AnalysisVoice AI usually sells on how human it sounds. Rime is selling on whether it can pass a compliance review. The company raised 24 million dollars in a Series A on July 15, led by M13 with Twilio Ventures joining, to scale a speech-to-speech platform aimed at healthcare and finance, where a mispronounced drug name or a stalled response is a real liability. Rime says it already powers more than 100 million interactions a month, and its focus is the quiet work of linguistics, latency and rules, the last meaning audit trails and consent handling a hospital or bank actually needs. The demo-quality voice was solved a while ago. The paperwork around it was not.

AI Industry ·citybiz

Spectro Cloud raises $100M+ to tame the cost of AI infrastructure

AnalysisThe bill for AI compute is now big enough that managing it is its own business. Spectro Cloud pulled in more than 100 million dollars in an oversubscribed Series D on July 15, led by Growth Equity at Goldman Sachs Alternatives with AMD Ventures joining, taking its total raised to 260 million. Its PaletteAI platform is a control layer that runs AI infrastructure across regular, government, neocloud and sovereign clouds. Sovereign cloud means compute kept inside one country's borders for legal or security reasons. The selling point is unglamorous and real: watch what the graphics processors actually cost, and keep expensive hardware from sitting idle.

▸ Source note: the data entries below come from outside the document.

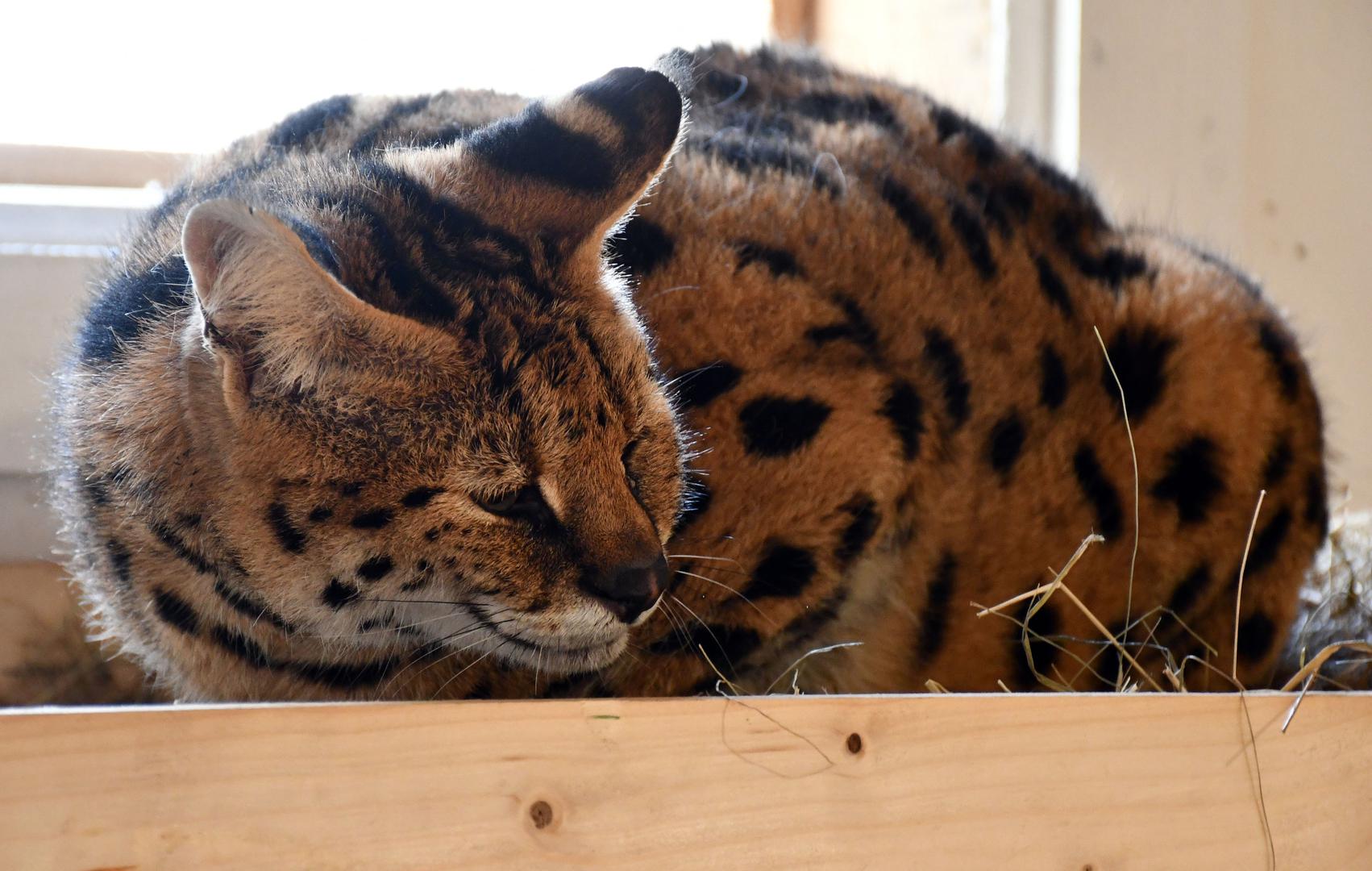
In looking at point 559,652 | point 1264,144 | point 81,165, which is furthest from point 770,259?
point 1264,144

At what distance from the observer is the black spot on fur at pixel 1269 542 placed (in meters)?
1.76

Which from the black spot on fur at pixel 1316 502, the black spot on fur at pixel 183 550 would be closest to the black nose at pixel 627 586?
the black spot on fur at pixel 183 550

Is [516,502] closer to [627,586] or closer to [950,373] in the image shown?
[627,586]

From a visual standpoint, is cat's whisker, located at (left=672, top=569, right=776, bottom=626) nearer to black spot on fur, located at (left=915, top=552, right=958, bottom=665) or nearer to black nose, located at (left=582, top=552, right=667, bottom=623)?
black nose, located at (left=582, top=552, right=667, bottom=623)

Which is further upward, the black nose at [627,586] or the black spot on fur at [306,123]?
the black spot on fur at [306,123]

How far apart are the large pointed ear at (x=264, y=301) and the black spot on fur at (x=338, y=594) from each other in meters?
0.18

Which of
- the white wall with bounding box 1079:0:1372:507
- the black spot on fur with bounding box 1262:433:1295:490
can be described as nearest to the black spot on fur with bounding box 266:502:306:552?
the black spot on fur with bounding box 1262:433:1295:490

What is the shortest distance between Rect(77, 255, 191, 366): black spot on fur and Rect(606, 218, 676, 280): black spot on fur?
0.48 m

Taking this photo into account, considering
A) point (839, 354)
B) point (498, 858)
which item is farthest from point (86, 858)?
point (839, 354)

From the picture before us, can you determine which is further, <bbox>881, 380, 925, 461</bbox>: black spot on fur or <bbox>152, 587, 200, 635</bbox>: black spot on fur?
<bbox>881, 380, 925, 461</bbox>: black spot on fur

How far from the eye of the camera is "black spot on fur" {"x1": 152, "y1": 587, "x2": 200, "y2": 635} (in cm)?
124

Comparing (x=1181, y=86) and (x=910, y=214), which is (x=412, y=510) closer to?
(x=910, y=214)

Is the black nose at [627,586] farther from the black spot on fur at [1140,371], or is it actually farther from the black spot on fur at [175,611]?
the black spot on fur at [1140,371]

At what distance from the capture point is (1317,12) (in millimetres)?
2686
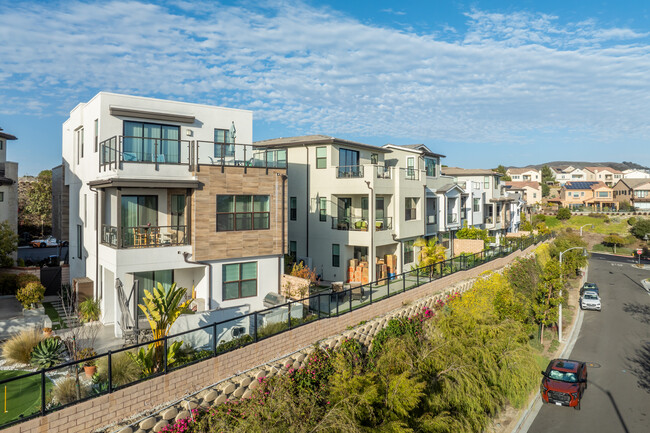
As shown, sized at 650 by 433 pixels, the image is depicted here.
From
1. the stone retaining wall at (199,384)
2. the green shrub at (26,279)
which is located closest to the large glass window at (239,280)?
the stone retaining wall at (199,384)

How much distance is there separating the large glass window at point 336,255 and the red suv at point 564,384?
44.1ft

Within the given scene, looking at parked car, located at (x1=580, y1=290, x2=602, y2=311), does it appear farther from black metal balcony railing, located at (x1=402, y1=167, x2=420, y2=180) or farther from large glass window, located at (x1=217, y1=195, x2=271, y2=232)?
large glass window, located at (x1=217, y1=195, x2=271, y2=232)

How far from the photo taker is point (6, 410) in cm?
1062

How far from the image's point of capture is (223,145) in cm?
2041

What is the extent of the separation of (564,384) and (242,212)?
17773mm

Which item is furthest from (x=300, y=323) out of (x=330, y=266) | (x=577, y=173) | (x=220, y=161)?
(x=577, y=173)

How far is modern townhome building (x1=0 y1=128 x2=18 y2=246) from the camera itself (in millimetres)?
28078

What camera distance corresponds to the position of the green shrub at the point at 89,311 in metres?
19.0

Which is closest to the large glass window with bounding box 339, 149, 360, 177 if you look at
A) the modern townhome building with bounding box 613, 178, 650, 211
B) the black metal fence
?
the black metal fence

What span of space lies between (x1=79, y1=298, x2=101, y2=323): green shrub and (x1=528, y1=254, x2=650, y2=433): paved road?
19.8 metres

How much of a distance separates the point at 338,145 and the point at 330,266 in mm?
8436

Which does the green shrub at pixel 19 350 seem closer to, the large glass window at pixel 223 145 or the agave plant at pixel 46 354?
the agave plant at pixel 46 354

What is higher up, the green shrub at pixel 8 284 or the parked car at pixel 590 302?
the green shrub at pixel 8 284

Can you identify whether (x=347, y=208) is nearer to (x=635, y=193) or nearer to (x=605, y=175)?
(x=635, y=193)
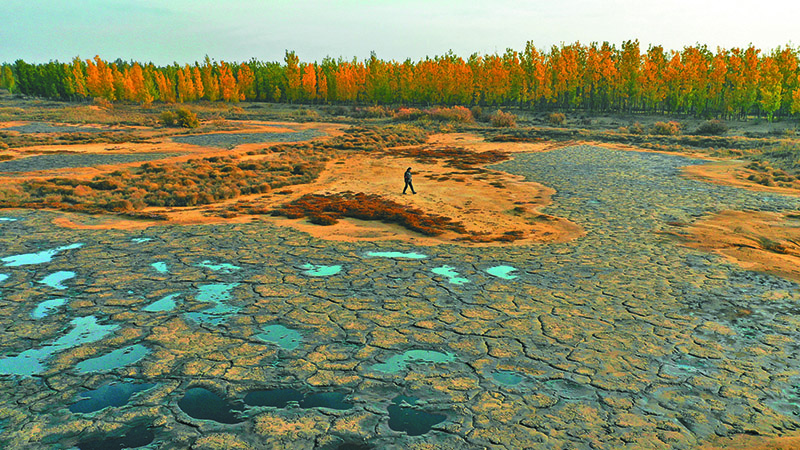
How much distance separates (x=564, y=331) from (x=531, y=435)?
11.5 feet

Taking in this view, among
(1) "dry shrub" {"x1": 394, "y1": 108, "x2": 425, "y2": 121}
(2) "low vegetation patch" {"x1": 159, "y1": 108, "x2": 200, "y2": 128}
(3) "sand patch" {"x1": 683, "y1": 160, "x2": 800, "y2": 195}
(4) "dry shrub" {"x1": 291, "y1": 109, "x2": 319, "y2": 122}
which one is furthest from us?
(4) "dry shrub" {"x1": 291, "y1": 109, "x2": 319, "y2": 122}

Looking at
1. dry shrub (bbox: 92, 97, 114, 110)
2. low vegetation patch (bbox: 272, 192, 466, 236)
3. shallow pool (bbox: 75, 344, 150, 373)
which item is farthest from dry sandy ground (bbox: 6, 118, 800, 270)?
dry shrub (bbox: 92, 97, 114, 110)

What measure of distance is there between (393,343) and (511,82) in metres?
85.4

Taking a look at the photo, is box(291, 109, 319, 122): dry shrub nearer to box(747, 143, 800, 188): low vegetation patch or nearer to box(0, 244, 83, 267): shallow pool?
box(747, 143, 800, 188): low vegetation patch

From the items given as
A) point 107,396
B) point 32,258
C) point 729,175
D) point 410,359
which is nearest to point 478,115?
point 729,175

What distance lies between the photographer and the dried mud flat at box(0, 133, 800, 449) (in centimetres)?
701

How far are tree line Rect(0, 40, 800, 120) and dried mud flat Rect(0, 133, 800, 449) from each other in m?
64.1

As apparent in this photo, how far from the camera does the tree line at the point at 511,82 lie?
222 ft

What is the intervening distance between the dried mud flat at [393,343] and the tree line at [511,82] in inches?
2523

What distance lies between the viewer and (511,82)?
8756 cm

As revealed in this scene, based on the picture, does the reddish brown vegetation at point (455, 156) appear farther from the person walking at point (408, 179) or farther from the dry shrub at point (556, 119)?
the dry shrub at point (556, 119)

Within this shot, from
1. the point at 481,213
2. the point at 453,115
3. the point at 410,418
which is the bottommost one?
the point at 410,418

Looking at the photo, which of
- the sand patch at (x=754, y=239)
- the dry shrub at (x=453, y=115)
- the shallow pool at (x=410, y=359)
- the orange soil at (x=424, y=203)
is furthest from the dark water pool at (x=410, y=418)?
the dry shrub at (x=453, y=115)

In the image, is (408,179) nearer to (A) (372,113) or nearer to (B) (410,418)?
(B) (410,418)
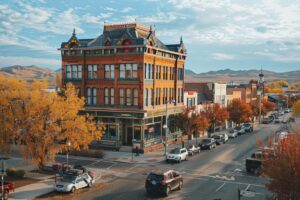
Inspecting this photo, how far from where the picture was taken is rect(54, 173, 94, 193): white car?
28047 mm

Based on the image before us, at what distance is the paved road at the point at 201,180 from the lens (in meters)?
28.4

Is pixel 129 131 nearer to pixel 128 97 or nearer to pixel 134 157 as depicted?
pixel 128 97

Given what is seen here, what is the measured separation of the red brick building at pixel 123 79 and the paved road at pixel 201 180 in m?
8.97

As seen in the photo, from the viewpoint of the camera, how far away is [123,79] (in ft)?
165

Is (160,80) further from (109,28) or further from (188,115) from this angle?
(109,28)

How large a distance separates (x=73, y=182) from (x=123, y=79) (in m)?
23.6

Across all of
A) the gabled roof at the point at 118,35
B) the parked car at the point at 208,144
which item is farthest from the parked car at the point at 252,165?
the gabled roof at the point at 118,35

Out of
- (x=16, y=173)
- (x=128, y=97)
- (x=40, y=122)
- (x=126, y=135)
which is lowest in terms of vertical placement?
(x=16, y=173)

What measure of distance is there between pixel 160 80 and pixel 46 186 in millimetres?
28250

AI AgentsAI Industry ·TechCrunch

Oak raises $60M to give AI agents their own identities and permissions

AnalysisWhen an autonomous agent can log into your systems and move money, the old question of who is allowed to do what stops being only about humans. Oak came out of stealth on July 15 with 60 million dollars in seed funding from Accel, Greylock and CRV to build what it calls an AI-native identity operating system, a single control plane for the permissions of people, machines and agents alike. Identity and access management, deciding who can reach what, has been enterprise plumbing for decades. The twist is agents that act on their own and need governing like employees. As companies wire agents into real workflows, nobody wants one holding a standing key to everything.

AI Models ·TechCrunch

Mira Murati's Thinking Machines ships its first open model, Inkling

AnalysisInkling will not top any leaderboard, and Thinking Machines said so out loud when it released the model on July 15. The startup founded by former OpenAI chief technology officer Mira Murati built a 975-billion-parameter mixture-of-experts system that fires only about 41 billion parameters per task, trained on 45 trillion tokens of text, image, audio and video. Mixture-of-experts means the model activates a small slice of itself per request to cut cost. The weights are open for download, and on coding tests Inkling reportedly matches Nvidia's Nemotron 3 Ultra while burning a third of the tokens. It is also built to flag its own uncertainty instead of bluffing.